— start —

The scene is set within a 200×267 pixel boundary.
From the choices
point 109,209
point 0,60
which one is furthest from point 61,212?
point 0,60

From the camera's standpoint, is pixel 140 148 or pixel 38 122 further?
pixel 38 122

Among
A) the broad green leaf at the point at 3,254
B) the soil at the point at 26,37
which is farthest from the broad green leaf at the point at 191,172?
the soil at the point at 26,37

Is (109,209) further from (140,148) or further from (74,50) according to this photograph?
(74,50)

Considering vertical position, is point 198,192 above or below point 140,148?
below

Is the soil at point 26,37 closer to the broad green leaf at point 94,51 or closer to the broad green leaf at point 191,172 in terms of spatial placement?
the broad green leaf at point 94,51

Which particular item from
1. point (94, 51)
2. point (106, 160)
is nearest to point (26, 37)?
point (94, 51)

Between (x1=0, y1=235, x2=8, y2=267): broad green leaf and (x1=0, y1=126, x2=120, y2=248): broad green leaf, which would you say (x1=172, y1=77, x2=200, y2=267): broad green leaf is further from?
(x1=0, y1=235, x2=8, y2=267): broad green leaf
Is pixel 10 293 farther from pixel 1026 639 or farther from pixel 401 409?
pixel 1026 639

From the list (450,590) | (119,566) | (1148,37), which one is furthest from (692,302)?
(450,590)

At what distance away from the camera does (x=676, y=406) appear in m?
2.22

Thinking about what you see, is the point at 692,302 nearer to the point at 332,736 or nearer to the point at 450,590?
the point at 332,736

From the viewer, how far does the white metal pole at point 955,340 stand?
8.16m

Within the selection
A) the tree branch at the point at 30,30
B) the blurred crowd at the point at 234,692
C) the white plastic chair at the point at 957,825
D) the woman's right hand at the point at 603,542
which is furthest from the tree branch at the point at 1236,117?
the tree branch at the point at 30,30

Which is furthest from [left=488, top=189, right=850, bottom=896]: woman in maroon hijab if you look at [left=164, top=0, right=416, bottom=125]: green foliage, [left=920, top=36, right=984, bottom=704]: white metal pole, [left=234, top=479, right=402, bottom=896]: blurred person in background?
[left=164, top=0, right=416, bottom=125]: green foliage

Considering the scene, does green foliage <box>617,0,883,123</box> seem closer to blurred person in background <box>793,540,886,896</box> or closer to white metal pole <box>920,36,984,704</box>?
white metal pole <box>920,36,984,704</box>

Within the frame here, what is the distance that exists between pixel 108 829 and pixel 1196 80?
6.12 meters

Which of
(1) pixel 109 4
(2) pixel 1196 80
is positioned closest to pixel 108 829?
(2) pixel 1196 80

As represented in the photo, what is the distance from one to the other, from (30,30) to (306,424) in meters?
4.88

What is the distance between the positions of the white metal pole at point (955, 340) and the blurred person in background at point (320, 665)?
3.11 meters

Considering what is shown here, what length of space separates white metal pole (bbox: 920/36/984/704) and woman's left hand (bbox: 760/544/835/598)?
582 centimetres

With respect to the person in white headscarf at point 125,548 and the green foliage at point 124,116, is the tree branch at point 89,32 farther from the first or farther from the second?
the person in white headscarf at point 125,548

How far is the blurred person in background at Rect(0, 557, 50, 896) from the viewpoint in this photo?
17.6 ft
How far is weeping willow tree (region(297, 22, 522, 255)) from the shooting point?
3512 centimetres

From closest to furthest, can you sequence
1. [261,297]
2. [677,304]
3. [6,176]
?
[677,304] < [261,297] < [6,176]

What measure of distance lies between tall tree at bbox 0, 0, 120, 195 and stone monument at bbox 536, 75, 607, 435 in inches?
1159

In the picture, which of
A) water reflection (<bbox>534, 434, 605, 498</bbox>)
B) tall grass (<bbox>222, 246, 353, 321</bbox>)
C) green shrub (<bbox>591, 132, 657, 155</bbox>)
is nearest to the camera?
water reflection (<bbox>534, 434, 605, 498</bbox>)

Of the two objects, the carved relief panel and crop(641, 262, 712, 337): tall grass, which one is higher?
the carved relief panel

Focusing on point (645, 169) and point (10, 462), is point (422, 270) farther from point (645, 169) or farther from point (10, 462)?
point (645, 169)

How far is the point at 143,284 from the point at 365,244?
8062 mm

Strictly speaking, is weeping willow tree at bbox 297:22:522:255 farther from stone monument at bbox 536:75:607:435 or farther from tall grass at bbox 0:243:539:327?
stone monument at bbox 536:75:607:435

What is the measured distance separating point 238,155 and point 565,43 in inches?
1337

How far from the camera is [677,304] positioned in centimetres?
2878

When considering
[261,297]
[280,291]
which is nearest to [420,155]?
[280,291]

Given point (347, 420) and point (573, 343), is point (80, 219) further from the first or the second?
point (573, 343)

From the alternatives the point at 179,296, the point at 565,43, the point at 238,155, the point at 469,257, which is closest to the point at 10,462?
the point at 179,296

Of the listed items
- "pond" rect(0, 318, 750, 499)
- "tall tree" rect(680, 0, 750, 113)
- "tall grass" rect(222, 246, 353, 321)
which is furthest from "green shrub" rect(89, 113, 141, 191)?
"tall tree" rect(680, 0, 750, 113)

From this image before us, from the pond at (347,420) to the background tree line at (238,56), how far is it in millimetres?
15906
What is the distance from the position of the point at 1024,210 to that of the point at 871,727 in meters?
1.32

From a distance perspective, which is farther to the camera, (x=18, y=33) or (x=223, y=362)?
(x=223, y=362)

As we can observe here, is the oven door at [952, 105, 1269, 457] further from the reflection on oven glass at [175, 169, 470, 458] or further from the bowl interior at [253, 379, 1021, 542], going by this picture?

— end —

_SHORT EXERCISE:_
Return exactly the lines from the one containing "Of the two objects, the" through the last line of the records above, both included, and nothing else.

_ANSWER FOR THIS EXERCISE:_
Of the two objects, the carved relief panel and crop(641, 262, 712, 337): tall grass, which one is higher?
the carved relief panel

Focusing on point (645, 169) and point (10, 462), is point (422, 270) farther from point (645, 169) or farther from point (10, 462)?
point (645, 169)

How far is the point at 143,284 from the point at 365,244?
8062 mm

Strictly speaking, is weeping willow tree at bbox 297:22:522:255 farther from stone monument at bbox 536:75:607:435 or farther from tall grass at bbox 0:243:539:327?
stone monument at bbox 536:75:607:435

What is the measured distance separating point 238,155 and point 565,43 in inches?
1337

How far from the camera is [677,304] positioned in centimetres?
2878

When considering
[261,297]
[280,291]
which is nearest to [420,155]?
[280,291]

Given point (347, 420) and point (573, 343), is point (80, 219) further from the first or the second?
point (573, 343)

From the alternatives the point at 179,296, the point at 565,43, the point at 238,155, the point at 469,257, which is closest to the point at 10,462?
the point at 179,296

Of the listed items
- "pond" rect(0, 318, 750, 499)
- "tall tree" rect(680, 0, 750, 113)
- "tall grass" rect(222, 246, 353, 321)
which is furthest from "green shrub" rect(89, 113, 141, 191)?
"tall tree" rect(680, 0, 750, 113)

From this image before us, from the pond at (347,420) to the background tree line at (238,56), how far is it in millimetres?
15906
What is the distance from the position of the point at 1024,210 to that of the point at 871,727 in meters?
1.32

From a distance perspective, which is farther to the camera, (x=18, y=33) or (x=223, y=362)?
(x=223, y=362)

As we can observe here, is the oven door at [952, 105, 1269, 457] further from the reflection on oven glass at [175, 169, 470, 458] or further from the bowl interior at [253, 379, 1021, 542], going by this picture?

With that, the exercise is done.